Technical and protocol vulnerabilities
Legacy protocols and bespoke telemetry links often lack strong authentication, making spoofing and replay attacks feasible. Brian Weeden at Secure World Foundation has documented how weak signal authentication enables adversaries to inject false commands or mask real telemetry, undermining situational awareness. Radio-frequency jamming and directed interference can deny access to command channels, while more sophisticated compromises can enable persistent backdoors. The National Institute of Standards and Technology guidance led by Ron Ross at National Institute of Standards and Technology highlights the importance of cryptographic integrity, secure firmware, and robust identity management to mitigate these technical gaps. Mitigations are technically available but unevenly applied across commercial, civil, and military operators.

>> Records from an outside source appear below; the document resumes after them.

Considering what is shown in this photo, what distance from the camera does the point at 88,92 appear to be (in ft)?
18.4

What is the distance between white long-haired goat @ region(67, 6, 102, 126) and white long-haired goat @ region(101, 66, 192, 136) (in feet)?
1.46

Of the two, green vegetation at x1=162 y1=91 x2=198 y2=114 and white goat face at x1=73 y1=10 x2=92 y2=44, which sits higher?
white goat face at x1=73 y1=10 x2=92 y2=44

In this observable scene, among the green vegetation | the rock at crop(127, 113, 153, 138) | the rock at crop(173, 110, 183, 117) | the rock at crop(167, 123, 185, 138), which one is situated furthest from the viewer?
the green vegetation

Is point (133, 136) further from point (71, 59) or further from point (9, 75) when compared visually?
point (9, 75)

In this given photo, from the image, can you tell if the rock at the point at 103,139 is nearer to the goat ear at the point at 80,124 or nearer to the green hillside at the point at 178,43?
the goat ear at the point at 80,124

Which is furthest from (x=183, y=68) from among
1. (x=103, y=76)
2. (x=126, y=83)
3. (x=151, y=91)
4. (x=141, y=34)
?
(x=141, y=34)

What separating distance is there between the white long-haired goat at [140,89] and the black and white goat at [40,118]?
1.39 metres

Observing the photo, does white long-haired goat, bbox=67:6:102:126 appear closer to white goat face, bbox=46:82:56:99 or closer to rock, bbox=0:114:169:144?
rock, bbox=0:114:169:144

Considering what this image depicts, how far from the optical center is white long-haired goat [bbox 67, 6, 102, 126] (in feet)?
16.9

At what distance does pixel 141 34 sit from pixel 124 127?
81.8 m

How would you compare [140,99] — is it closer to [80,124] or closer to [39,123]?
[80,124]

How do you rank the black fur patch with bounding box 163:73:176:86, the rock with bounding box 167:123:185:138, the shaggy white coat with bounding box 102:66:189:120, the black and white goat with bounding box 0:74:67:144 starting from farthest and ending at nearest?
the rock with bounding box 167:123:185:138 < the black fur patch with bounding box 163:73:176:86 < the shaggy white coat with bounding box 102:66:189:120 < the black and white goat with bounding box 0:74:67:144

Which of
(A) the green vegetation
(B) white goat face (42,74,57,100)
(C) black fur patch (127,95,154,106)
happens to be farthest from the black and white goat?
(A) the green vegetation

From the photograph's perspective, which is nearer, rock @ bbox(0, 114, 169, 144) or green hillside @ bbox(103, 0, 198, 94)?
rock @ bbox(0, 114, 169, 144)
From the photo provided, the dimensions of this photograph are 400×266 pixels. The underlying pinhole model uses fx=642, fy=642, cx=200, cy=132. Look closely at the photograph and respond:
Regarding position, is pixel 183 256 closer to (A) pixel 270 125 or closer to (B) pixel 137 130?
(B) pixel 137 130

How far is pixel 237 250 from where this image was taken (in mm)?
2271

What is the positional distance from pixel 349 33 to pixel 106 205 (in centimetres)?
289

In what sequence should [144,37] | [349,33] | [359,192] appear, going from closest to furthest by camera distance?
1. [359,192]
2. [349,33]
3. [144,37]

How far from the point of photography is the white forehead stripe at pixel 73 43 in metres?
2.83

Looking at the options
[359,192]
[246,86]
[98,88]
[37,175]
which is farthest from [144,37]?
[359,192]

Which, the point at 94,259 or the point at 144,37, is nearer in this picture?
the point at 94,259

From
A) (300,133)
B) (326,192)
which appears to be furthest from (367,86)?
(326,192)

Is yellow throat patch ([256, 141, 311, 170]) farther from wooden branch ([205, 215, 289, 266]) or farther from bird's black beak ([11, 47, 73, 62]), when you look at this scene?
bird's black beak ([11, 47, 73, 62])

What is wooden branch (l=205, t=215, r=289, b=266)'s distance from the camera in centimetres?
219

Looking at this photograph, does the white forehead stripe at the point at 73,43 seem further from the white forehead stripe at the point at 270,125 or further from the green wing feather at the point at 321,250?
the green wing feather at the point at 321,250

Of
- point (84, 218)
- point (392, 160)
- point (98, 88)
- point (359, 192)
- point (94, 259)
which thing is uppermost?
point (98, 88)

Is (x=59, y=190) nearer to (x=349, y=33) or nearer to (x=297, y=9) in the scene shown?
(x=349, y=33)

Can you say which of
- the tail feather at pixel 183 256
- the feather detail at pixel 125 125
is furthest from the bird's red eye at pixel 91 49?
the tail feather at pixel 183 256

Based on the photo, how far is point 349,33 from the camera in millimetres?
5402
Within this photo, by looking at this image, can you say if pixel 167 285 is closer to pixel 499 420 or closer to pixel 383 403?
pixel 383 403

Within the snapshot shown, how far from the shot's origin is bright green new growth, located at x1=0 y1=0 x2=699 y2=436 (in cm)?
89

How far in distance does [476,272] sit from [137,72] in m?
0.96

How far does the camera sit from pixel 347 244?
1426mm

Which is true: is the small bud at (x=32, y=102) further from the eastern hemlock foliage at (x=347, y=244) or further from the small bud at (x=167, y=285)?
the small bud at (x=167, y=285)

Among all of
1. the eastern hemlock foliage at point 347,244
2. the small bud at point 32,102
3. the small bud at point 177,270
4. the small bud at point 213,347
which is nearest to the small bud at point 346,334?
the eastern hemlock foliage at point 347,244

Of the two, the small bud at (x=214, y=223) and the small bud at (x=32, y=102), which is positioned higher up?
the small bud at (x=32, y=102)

Operational, supply-chain, and human factors
Operational practices amplify risk: centralised control centers, remote-access tools, and complex maintenance workflows present multiple intrusion vectors. Supply-chain compromises in satellite hardware and ground-station software can introduce vulnerabilities long before launch, and insiders with privileged access create further exposure. The European Space Agency has emphasized that ground-segment security and rigorous procurement controls are essential to resilience. Consequences include service outages for navigation and communications, compromised Earth observation data, and — in worst cases — loss of spacecraft control. A compromised command link can also produce cascading physical harms, such as collisions that generate space debris and threaten other assets.
Geopolitical and societal dimensions matter. Satellites underpin emergency response, maritime and aviation safety, and modern economies; disruptions disproportionately affect territories dependent on a small number of orbital assets. Offensive cyber operations against command-and-control can be interpreted as acts of aggression, raising escalation risk between states. Cultural and institutional differences shape risk tolerance and response: civil agencies may prioritize availability and openness, while military operators emphasize confidentiality and redundancy.
Addressing these risks requires a mix of technical hardening, proven supply-chain practices, continuous monitoring, and clear norms of behavior. No single measure eliminates all threats; resilience arises from layered defenses, cross-sector cooperation, and adoption of standards informed by both space experts and cybersecurity practitioners.